• EXERCISE DESCRIPTION
Copy each line of the following material that has the string "Stock".

• EXTRACTED ENTRIES
-------------------------
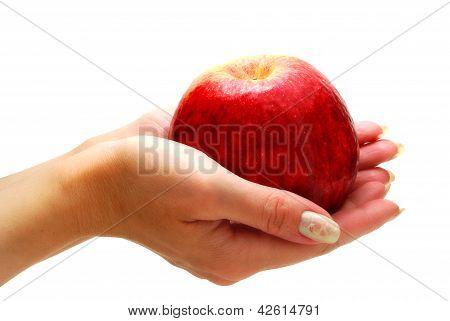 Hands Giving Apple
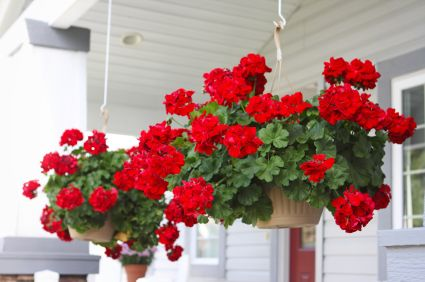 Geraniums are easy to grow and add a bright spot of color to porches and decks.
-------------------------
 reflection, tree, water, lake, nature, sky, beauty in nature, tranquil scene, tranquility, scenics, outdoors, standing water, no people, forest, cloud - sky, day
-------------------------
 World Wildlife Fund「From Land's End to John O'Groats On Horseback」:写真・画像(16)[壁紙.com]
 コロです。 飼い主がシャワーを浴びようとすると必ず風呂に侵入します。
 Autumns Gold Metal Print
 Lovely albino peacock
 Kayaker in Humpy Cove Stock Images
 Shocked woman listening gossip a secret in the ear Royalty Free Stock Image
-------------------------
• RESPONSE TO THE TASK
 Kayaker in Humpy Cove Stock Images
 Shocked woman listening gossip a secret in the ear Royalty Free Stock Image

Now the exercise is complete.